§ Trecho apresentado
******************************

Do ano em que a obra foi lançada aos dias atuais, a gravidez na adolescência continua como um problema no país.
Nos últimos 20 anos, o Brasil registrou queda de 37,2% no número de adolescentes grávidas, segundo estudo da Federação Brasileira das Associações de Ginecologia e Obstetrícia (Febrasgo). O levantamento foi feito com base em dados de nascidos vivos (NV) de mães de 10 a 19 anos, entre 2000 e 2019.
Mesmo com a redução nos números, pesquisadores ressaltam que esse cenário continua preocupante. Um dos argumentos é que a taxa de gestação entre adolescentes está muito acima de países considerados bons exemplos nessa área.
De acordo com o estudo, o Brasil possuía uma taxa de mães adolescentes (de 15 a 19 anos) de 48 a cada mil nascimentos em 2019. Nos Estados Unidos, a taxa era de 20 a cada mil, e em países europeus havia uma média de oito a cada mil, segundo o Banco Mundial.
A gestação na adolescência afeta o presente e o futuro dessas jovens, porque costuma prejudicar os estudos e a busca por emprego.
Os impactos de ser mãe na adolescência foram sentidos pelas protagonistas do Meninas, na época das gravações e também nos anos seguintes.
Até hoje, o documentário é visto por muitos jovens. É possível observar a dimensão da obra por meio do YouTube. Na plataforma de vídeos, a produção foi compartilhada por diferentes contas — em uma delas, contabiliza mais de 2,4 milhões de visualizações, enquanto em outra tem mais de 790 mil.
15 anos depois do lançamento do Meninas, a BBC News Brasil foi atrás das histórias das protagonistas do documentário para mostrar os rumos que seguiram.
Grávida aos 13 anos
Uma das histórias mais marcantes no documentário é a de Evelin Rodrigues. A jovem de 13 anos foi a mãe mais nova entre as meninas. Poucos meses após dar à luz, ela se tornou viúva.
Ela relata que, apesar de ter sido alertada pela mãe sobre a possibilidade de engravidar depois de “ficar mocinha”, não obedecia ao conselho de tomar anticoncepcional.
“Tinha medo de engordar ou passar mal”, conta à BBC News Brasil.

******************************

§ Material extraído
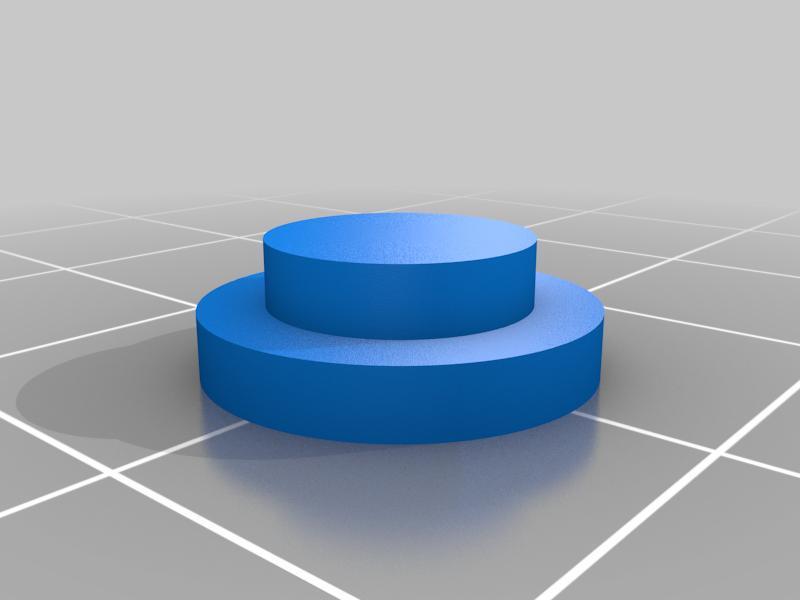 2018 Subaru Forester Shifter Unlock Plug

******************************

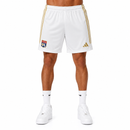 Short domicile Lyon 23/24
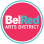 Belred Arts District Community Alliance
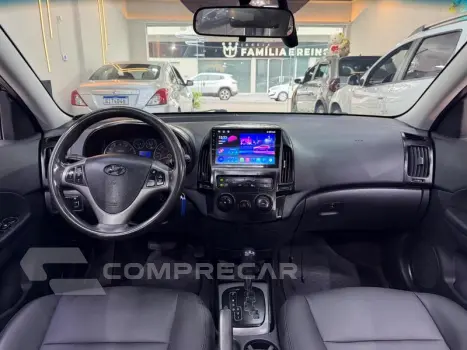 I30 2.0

******************************

§ Conjunto de tarefas
a - Por favor, reescreva o trecho sobre gravidez na adolescência a partir das palavras "De acordo com" e pare depois de "busca por emprego.", trocando "jovens" por "garotas".
b - Responda com base no trecho sobre gravidez na adolescência:
(i) De quanto foi a queda no número de adolescentes grávidas no Brasil nos últimos 20 anos, segundo o estudo da Febrasgo?
(ii) Qual era a taxa de mães adolescentes nos Estados Unidos, segundo o Banco Mundial?
(iii) Quantos anos tinha Evelin Rodrigues quando foi a mãe mais nova entre as meninas?
As linhas não têm nenhum papel nesta atividade.

§ Lista de respostas
a -
De acordo com o estudo, o Brasil possuía uma taxa de mães adolescentes (de 15 a 19 anos) de 48 a cada mil nascimentos em 2019. Nos Estados Unidos, a taxa era de 20 a cada mil, e em países europeus havia uma média de oito a cada mil, segundo o Banco Mundial.
A gestação na adolescência afeta o presente e o futuro dessas garotas, porque costuma prejudicar os estudos e a busca por emprego.

b -
(i) 37,2%.
(ii) 20 a cada mil.
(iii) 13 anos.